Discouraging over-prescription by physicians will also lower expenditures and reduce the risk of adverse drug effects among the institutionalized elderly who are notoriously overprescribed.

Plans for long-term care should carefully consider changing demographics and patterns of diseases. Canadians are living longer, and the burden of age-related diseases on the economy will soar. As the baby boomers reach the cancer age, in about 2010, cancer will become the leading killer of Canadians, and the high costs of treatment and care will strain the medicare budget.

Health care for the homeless has been neglected. The number of homeless has been increasing by a factor of two to three over the past two decades. The homeless in Toronto have a three to five times higher mortality rate than the general public; the rate among young homeless women is 10 times higher than in similar, housed women. Many diseases among the homeless are lifestyle-related and need specially designed care.

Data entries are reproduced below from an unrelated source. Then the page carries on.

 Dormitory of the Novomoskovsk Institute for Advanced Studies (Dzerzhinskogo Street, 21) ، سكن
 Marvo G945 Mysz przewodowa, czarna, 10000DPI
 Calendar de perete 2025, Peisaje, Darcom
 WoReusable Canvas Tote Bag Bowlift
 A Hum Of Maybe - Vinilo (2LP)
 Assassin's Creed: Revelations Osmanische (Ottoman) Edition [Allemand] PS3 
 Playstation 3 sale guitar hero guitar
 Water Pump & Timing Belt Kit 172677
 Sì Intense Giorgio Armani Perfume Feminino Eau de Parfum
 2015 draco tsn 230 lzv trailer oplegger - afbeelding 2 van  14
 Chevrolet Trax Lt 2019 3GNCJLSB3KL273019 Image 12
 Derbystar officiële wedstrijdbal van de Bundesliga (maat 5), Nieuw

The promised reforms in health care undoubtedly need constructive and critical re-examination during the upcoming federal-provincial meeting, but Canadians are weary of unproductive wrangling based on myopic regional interests or political ideology. All levels of government must realize that Canadians fervently look forward to close federal-provincial co-operation so that they can have sustainable and easily accessible medicare.

Dr. Tarun Ghose is professor emeritus in pathology at Dalhousie University.